Let $V$ be a finite dimensional vector space and let $B_1$ and $B_2$ be any two different bases for $V$ . For all pairs of bases $B_1$ and $B_2$ , we have $|B_1| = |B_2|$ .

Proof

We will use proof by contradiction to show that, given two different bases for a finite dimensional vector space $V$ , say $X = \{x_1, ..., x_i\}$ and $Y = \{y_1, ..., y_k\}$ , $i \ne k$ leads to a contradiction.

To do so, consider the set $X$ . Since it is a basis, it is linearly independent, and a linear combination of the vectors in $X$ can generate any vector in $V$ . It follows that said linear combination can generate the vector $y_k$ , so that the set

$S = \{y_k, x_1, ..., x_i\}$

is linearly dependent. Since $S$ is linearly dependent, some $x_j\in{S}$ can be written as a linear combination of the vectors preceeding it for some $j = 1, ..., i$ . Considering the set $S' = S\setminus {x_j}$ , it follows from the previous reasoning that, since we can make the vector $x_j$ via a linear combination of the elements of $S'$ , that $S'$ can still make any vector in $V$ . For a similar reason, the set $S'$ is also linearly depenedent.

Note that we have appended the last vector of $Y$ and removed one element from $X$ . $S'$ is linearly dependent. If we continue this approach, at each step we have removed the same amount of elements as we have added. Thus, at the 6th step we will have removed 6 elements ( $x$ ‘s) from $X$ and added 6 elements of $Y$ to the set $X$ .

Now, we have two cases. Since we are assuming that $i\ne k$ , we have that either $i < k$ , or $i > k$ . If $i < k$ , then on the $i$ th iteration, we will have a set that consists of $i$ many $y$ ‘s and no $x$ ‘s. Since we know that at each stage, our algorithm leaves us with a set that can generate any vector in $V$ and is linearly dependent, our contradiction will be that one of these conditions is broken.

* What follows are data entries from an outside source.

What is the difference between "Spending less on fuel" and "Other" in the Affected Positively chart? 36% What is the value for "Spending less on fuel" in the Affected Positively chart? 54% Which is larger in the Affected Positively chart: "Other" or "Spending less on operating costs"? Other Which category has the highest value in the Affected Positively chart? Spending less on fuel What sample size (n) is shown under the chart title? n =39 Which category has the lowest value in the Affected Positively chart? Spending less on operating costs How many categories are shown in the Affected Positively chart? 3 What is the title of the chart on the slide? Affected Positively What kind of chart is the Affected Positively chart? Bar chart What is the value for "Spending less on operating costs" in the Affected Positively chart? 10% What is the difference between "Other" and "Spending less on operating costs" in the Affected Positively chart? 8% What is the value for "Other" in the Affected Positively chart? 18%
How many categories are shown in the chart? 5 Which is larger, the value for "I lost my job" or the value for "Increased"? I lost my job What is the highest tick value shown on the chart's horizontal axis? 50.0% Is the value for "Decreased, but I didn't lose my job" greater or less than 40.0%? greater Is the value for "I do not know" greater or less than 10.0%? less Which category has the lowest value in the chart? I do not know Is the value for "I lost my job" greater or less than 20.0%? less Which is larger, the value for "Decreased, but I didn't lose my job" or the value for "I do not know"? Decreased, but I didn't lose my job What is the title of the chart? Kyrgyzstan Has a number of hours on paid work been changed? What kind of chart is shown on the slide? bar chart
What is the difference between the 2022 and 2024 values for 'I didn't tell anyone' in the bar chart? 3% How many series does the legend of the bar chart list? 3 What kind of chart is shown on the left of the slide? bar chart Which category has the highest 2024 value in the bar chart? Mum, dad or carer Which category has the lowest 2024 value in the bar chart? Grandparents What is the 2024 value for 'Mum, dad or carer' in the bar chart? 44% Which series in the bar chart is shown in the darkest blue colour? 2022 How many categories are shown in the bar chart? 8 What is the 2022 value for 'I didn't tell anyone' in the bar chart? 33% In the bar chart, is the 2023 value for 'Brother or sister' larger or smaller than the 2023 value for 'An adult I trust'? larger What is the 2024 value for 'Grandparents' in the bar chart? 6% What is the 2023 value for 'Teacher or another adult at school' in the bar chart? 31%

To see that this must be the case for $i < k$ , recall that for any vector $V$ , the coefficients of the linear combination that generates it are unique (proof given here). Now consider a vector $y_0 \in Y$ such that $y_0$ is not in the final set of $S'$ after $i$ iterations. Then, the vector $2y_0$ cannot be generated by the set of vectors left after the $i$ th iteration, and it follows that this set is not a basis. But this contradicts the fact that $i<k$ .

Now let $i > k$ . The same logic as above applies, so that it cannot be the case that the set is still a basis, since it only contains a strict subset of $X$ . Therefore, it must be the case that $i = k$ . $\square$